[BreachExchange] SKY Brasil Exposes 32 Million Customer Records

[Destry Winant]

https://www.bleepingcomputer.com/news/security/sky-brasil-exposes-32-million-customer-records/

Data belonging to 32 million customers of SKY Brasil has been exposed
online long enough to make their theft very likely, an independent
security researcher discovered.

Fábio Castro found that the data cache could be reached by anyone that
knew where to look on the internet.

Personal info ready for the picking

Using the advanced features of the Shodan search engine, he was able
to discover multiple servers in Brazil running Elasticsearch that made
information available without authentication.

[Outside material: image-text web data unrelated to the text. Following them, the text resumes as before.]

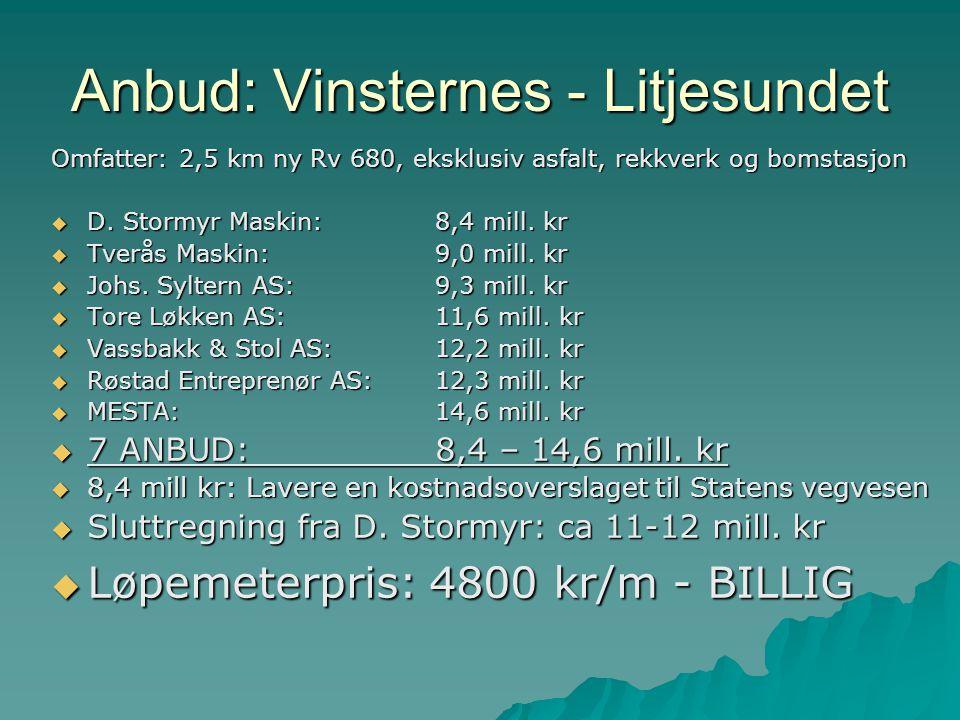 Anbud: Vinsternes - Litjesundet Omfatter: 2,5 km ny Rv 680, eksklusiv asfalt, rekkverk og bomstasjon  D. Stormyr Maskin:8,4 mill. kr  Tverås Maskin: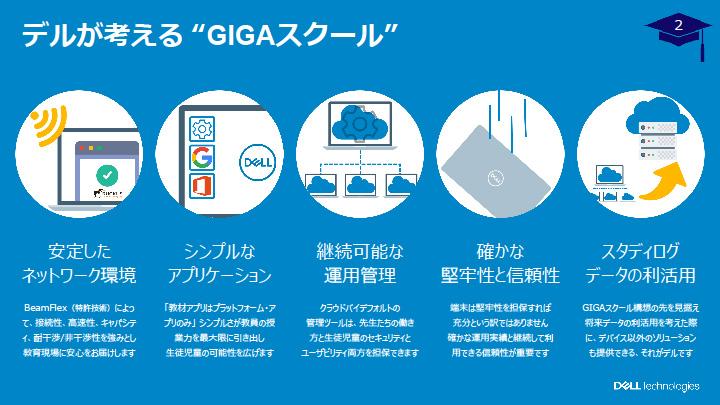 デルが考えるGIGAスクール構想における要件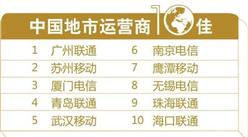 2017年中國通信產業榜排行榜出爐:廣東移動榮獲省級運營商40佳第一名!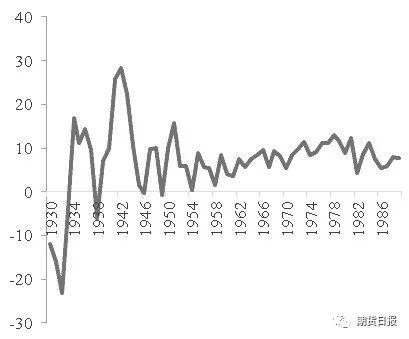 美国二十世纪gdp多少_重大事件对汇率的影响 美国经济危机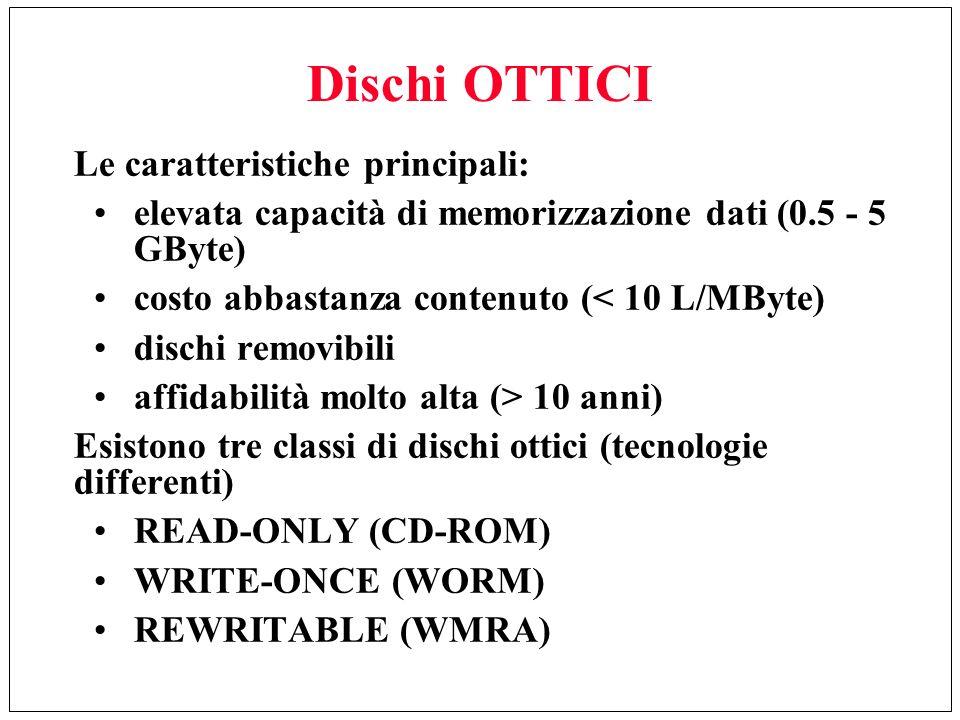 Dischi OTTICI Le caratteristiche principali: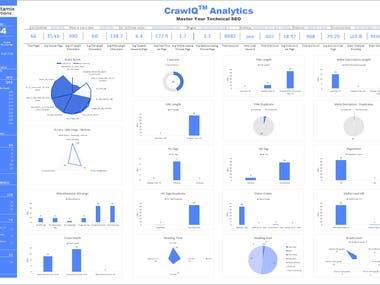 Excel Dashboard for SEO AUDIT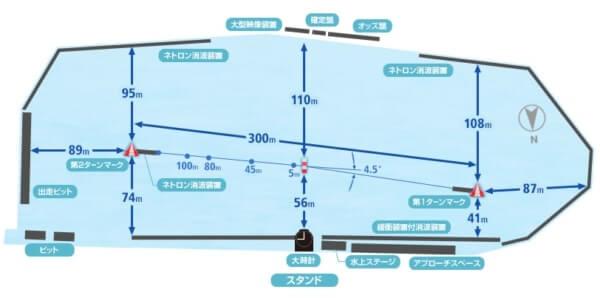 多摩川競艇場のコース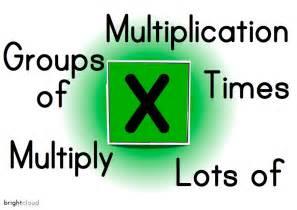 ks1 maths display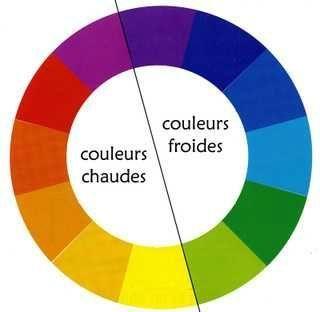 Maitriser les couleurs chaudes et froides : exercice ...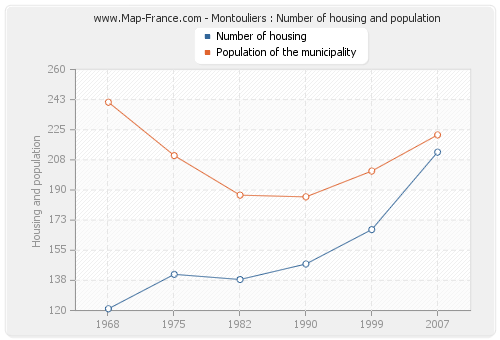 Montouliers : Number of housing and population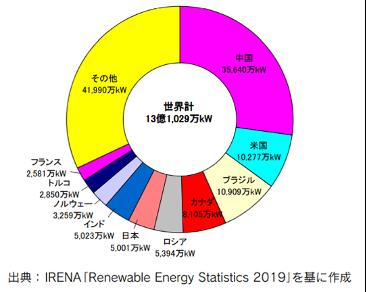 【エネルギー】日本の発電力の供給量割合[2021年版](火力・水力・原子力・風力・地熱・太陽光等) 3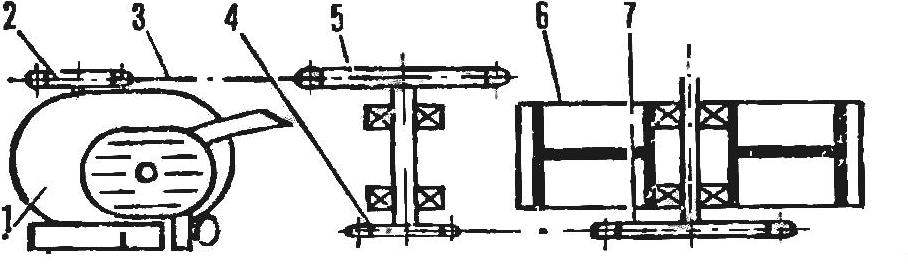 R and p. 2. Transmission motor-plow: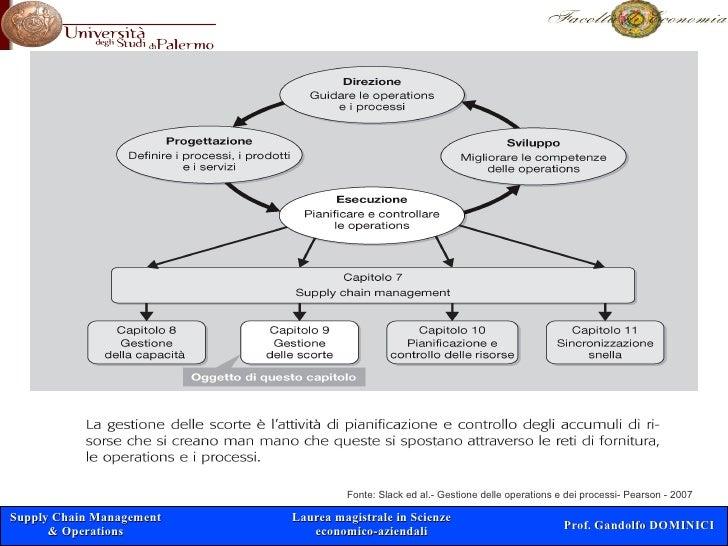 Fonte: Slack ed al.- Gestione delle operations e dei processi- Pearson - 2007  Supply Chain Management   Laurea magistrale...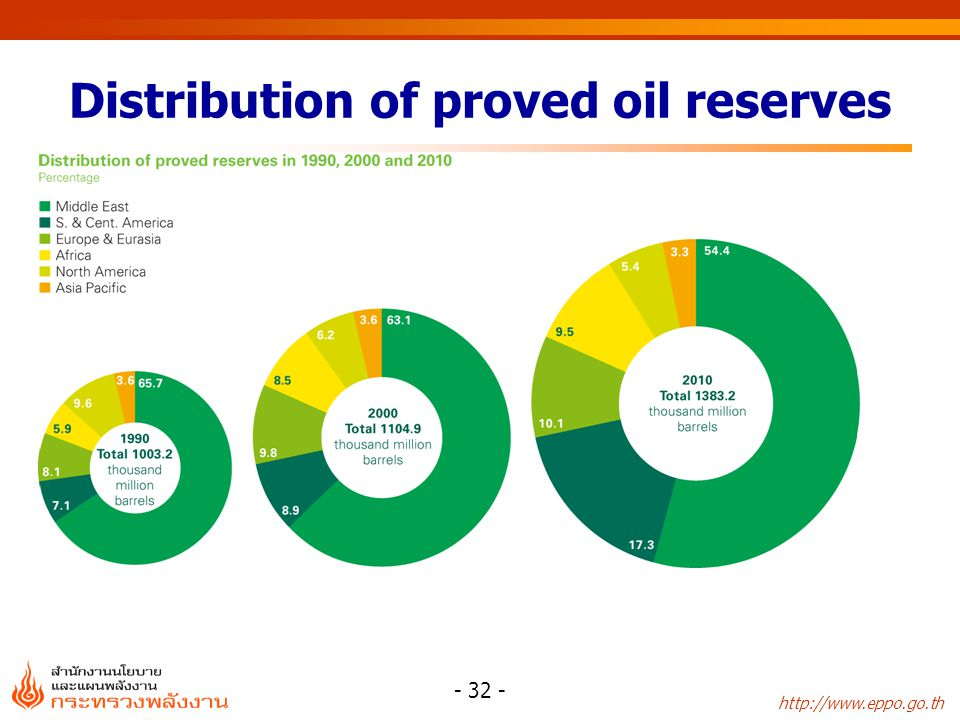 http://www.eppo.go.th - 33 - Oil reserves-to-production (R/P) ratios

A cluster of servers called "digital-logs-prd" attracted the
researcher's attention and with a simple command, he listed the
indices available, one of them 429.1GB in size.

The file included personally identifiable information of SKY Brasil
customers, which featured full name, email address, service login
password, client IP address, payment methods, phone number, and street
address.

"The data the server stored was Full name, e-mail, password, pay-TV
package data (Sky Brazil), client ip addresses, personal addresses,
payment methods," Castro told BleepingComputer. "Among other
information the model of the device, serial numbers of the device that
is in the customer's home, and also the log files of the whole
platform."

SKY Brasil is a telecommunications company that also offers television
services, being the second largest provider of pay-TV services in the
country, according to statistics from March.

In a conversation with BleepingComputer, Castro said that he reported
his findings to the company who fixed the problem by restricting
access with a password, an operation that takes just a few minutes.

Because the server has been exposed for a long time, the protective
measure may have come too late. Castro told us that it is very
possible that criminals have already grabbed the data.

Bad habits die hard

According to the researcher, who is a customer of SKY Brasil and had
his info exposed, too, the data cache contained the home addresses and
phone numbers belonging to high-ranked politicians, such as governors,
and government employees.

Details like these are a boon for criminals. They can use it in
elaborate and difficult to detect social engineering attacks well-off
individuals.

Although protecting sensitive information against public access is
common sense security, misconfigured Elasticsearch servers are a
regular thing even for large corporations handling hundreds of
millions of records with personal data.

Cybercriminals have been taking advantage of data servers exposed
online for a long time. BleepingComputer reported in the past on
hackers hijacking insecure MongoDB, ElasticSearch, Hadoop, CouchDB,
Cassandra, and MySQL and holding them for ransom.